The meeting of September 17 in which he engages in an elaborate charade that he is hearing about joint leadership for the first time from members urging him to accept it is extremely telling. It reveals the depth of obfuscation and deception into which he was prepared to descend.

Bernard says that his withdrawal from the party in 1982 was partly to avoid any accusation of a power grab, yet at no time during the rapidly worsening crisis did he volunteer to withdraw from joint leadership until it was too late.

ACCEPTS NO RESPONSIBILITY

He accepts responsibility for nothing. The decision to not meet Maurice at the airport on his arrival from Cuba was made by his security detail. The joint leadership idea came from Central Committee members. The astonishingly stupid decision to place Maurice under house arrest was taken by others. In The Grenada Revolution: What Really Happened, he shamelessly throws Layne under the bus: “The decision that Layne was forced to take on his own that day, I would have done exactly the same as he did, given the circumstances existing then, had I presence of mind and the mental toughness which he displayed.” Layne was a 25-year old youth. Coard was his mentor, the master of strategy and tactics.

It was Bernard who had restrained their youthful exuberance and prevented them from rushing in to overthrow Gairy when the time was not yet right. It was he who scotched the immature idea of killing prisoners captured during the overthrow because it would only cause the revolution to lose support owing to the fact that so many families in Grenada were related. Yet, when it suited his purpose, he allowed them to run amok. His university degrees, experience of living and working in the USA and the UK, his teaching experience in Jamaica and Trinidad, and his encyclopedic knowledge of political history placed him way beyond his young disciples who had no university education and had never ventured far from the shores of their little island prior to the revolution.

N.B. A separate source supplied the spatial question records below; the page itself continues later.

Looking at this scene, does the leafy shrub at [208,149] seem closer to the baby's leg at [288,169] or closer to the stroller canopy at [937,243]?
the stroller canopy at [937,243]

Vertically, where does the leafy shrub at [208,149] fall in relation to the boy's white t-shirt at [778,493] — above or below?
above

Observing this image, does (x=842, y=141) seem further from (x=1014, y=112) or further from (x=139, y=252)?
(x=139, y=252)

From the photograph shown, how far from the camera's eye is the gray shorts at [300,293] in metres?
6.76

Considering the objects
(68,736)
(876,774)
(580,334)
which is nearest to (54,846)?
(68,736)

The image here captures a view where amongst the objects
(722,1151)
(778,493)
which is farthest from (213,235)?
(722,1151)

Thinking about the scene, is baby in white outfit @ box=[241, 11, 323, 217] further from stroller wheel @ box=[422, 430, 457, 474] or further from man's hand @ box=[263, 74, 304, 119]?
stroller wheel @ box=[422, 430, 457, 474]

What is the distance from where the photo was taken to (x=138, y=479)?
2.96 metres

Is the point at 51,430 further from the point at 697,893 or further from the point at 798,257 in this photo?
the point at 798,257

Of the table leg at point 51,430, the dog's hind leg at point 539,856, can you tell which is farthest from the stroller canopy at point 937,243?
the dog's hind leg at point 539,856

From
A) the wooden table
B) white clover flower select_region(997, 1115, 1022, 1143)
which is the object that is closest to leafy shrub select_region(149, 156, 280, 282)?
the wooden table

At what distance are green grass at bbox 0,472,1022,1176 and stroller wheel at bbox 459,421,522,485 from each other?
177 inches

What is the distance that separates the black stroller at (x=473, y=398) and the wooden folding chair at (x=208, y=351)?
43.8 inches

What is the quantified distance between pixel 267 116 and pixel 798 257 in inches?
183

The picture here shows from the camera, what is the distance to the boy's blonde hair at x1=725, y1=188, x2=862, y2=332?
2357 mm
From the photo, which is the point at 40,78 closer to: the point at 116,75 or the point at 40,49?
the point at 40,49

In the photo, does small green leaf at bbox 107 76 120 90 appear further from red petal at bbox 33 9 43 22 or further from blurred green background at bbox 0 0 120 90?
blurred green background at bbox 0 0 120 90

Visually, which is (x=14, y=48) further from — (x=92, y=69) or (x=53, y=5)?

Maurice contributed to the crisis by accepting joint leadership then changing his mind, failing to communicate from Eastern Europe, starting the rumour that the Coards wanted to kill him, and leading the crowd up to Fort Rupert instead of down to Market Square. But once he had been captured and the fort retaken, there was absolutely no justification to order his execution and that of the others. Layne gave the order to kill, but Coard, at a minimum, just stood by and allowed it to happen. His story about lacking the mental toughness, presence of mind, and of becoming unresponsive is entirely out of character with the kind of man he was and with his track record. It is implausible.

In the final analysis, it is Bernard Coard who must bear ultimate responsibility for the assassination of Maurice Bishop and the destruction of the Grenada Revolution.

- This article is an extract from Godfrey Phillips’ recently released book ‘Assassination of Maurice Bishop’, published by Ian Randle Publishers.